_What to work on_.
Extract all records. Keep each one exact.

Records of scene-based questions

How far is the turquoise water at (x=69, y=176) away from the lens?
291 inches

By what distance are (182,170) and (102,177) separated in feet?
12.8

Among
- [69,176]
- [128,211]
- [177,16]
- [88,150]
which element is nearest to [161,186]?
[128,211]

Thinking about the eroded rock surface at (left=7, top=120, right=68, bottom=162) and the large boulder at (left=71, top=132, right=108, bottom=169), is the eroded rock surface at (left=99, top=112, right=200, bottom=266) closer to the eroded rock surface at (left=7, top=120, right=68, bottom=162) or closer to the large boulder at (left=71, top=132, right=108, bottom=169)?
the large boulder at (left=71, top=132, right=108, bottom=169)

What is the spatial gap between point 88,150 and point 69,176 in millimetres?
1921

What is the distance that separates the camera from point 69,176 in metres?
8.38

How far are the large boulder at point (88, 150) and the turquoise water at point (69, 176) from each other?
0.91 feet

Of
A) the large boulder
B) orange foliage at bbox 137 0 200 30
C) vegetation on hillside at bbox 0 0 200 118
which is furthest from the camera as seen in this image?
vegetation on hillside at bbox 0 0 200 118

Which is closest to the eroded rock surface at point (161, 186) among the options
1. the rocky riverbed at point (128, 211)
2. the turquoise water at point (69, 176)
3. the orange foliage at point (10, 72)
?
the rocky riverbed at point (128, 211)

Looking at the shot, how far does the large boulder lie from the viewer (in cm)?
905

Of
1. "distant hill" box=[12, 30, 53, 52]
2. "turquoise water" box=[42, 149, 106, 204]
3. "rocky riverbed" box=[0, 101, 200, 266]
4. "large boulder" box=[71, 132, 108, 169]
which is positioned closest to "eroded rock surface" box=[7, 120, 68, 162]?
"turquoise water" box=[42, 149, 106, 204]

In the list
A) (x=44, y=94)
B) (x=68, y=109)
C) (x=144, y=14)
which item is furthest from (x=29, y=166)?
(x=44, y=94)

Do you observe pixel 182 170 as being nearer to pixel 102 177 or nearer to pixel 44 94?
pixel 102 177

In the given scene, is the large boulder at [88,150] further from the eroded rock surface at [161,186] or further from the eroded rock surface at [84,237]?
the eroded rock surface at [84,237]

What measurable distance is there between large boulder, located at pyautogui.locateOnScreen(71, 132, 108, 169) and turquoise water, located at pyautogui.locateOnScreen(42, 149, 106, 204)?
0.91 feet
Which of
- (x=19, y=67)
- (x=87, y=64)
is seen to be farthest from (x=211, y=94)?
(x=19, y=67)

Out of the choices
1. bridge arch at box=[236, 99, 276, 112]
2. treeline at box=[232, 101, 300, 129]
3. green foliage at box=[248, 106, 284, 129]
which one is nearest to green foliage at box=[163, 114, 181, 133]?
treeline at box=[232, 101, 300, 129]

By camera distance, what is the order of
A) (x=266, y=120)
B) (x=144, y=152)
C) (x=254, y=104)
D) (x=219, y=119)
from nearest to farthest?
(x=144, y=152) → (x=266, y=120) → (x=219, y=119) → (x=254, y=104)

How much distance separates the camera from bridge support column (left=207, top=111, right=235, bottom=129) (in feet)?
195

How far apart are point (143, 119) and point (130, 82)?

_Exercise response_.
How far is the turquoise water at (x=69, y=176) away from the lens?
291 inches

By what distance are (182,170) and (102,177) separated in feet?
12.8

Among
- [69,176]
- [128,211]
- [177,16]
- [88,150]
which element is nearest to [161,186]?
[128,211]

Thinking about the eroded rock surface at (left=7, top=120, right=68, bottom=162) and the large boulder at (left=71, top=132, right=108, bottom=169), is the eroded rock surface at (left=99, top=112, right=200, bottom=266) closer to the eroded rock surface at (left=7, top=120, right=68, bottom=162) or closer to the large boulder at (left=71, top=132, right=108, bottom=169)?
the large boulder at (left=71, top=132, right=108, bottom=169)

What is the spatial gap between point 88,150 and point 69,176 in millimetres?
1921

What is the distance that separates the camera from point 69,176 in metres?
8.38

How far are the large boulder at point (88, 150) and the turquoise water at point (69, 176) from each other?
0.91 feet

Of
A) the large boulder
B) orange foliage at bbox 137 0 200 30
C) vegetation on hillside at bbox 0 0 200 118
which is furthest from the camera as seen in this image?
vegetation on hillside at bbox 0 0 200 118

Which is closest to the eroded rock surface at point (161, 186) among the options
1. the rocky riverbed at point (128, 211)
2. the turquoise water at point (69, 176)
3. the orange foliage at point (10, 72)
?
the rocky riverbed at point (128, 211)

Looking at the shot, how far does the large boulder lie from the viewer (in cm)?
905

Of
1. "distant hill" box=[12, 30, 53, 52]
2. "turquoise water" box=[42, 149, 106, 204]
3. "rocky riverbed" box=[0, 101, 200, 266]
4. "large boulder" box=[71, 132, 108, 169]
which is positioned closest to "eroded rock surface" box=[7, 120, 68, 162]?
"turquoise water" box=[42, 149, 106, 204]

In the list
A) (x=44, y=94)
B) (x=68, y=109)
C) (x=144, y=14)
which item is furthest from (x=29, y=166)?
(x=44, y=94)

Do you observe pixel 182 170 as being nearer to pixel 102 177 or nearer to pixel 44 94?
pixel 102 177

In the given scene, is the large boulder at [88,150] further from the eroded rock surface at [161,186] or further from the eroded rock surface at [84,237]?
the eroded rock surface at [84,237]

What measurable distance is there between large boulder, located at pyautogui.locateOnScreen(71, 132, 108, 169) and turquoise water, located at pyautogui.locateOnScreen(42, 149, 106, 204)?
0.91 feet
Which of
- (x=19, y=67)
- (x=87, y=64)
is seen to be farthest from (x=211, y=94)?
(x=19, y=67)

Out of the choices
1. bridge arch at box=[236, 99, 276, 112]
2. treeline at box=[232, 101, 300, 129]
3. green foliage at box=[248, 106, 284, 129]
which one is nearest to green foliage at box=[163, 114, 181, 133]?
treeline at box=[232, 101, 300, 129]

By camera distance, what is the order of
A) (x=266, y=120)
B) (x=144, y=152)
C) (x=254, y=104)
D) (x=219, y=119)
from nearest to farthest?
(x=144, y=152) → (x=266, y=120) → (x=219, y=119) → (x=254, y=104)

How much distance separates the camera from bridge support column (left=207, top=111, right=235, bottom=129) (in feet)?
195

How far apart are point (143, 119) and point (130, 82)?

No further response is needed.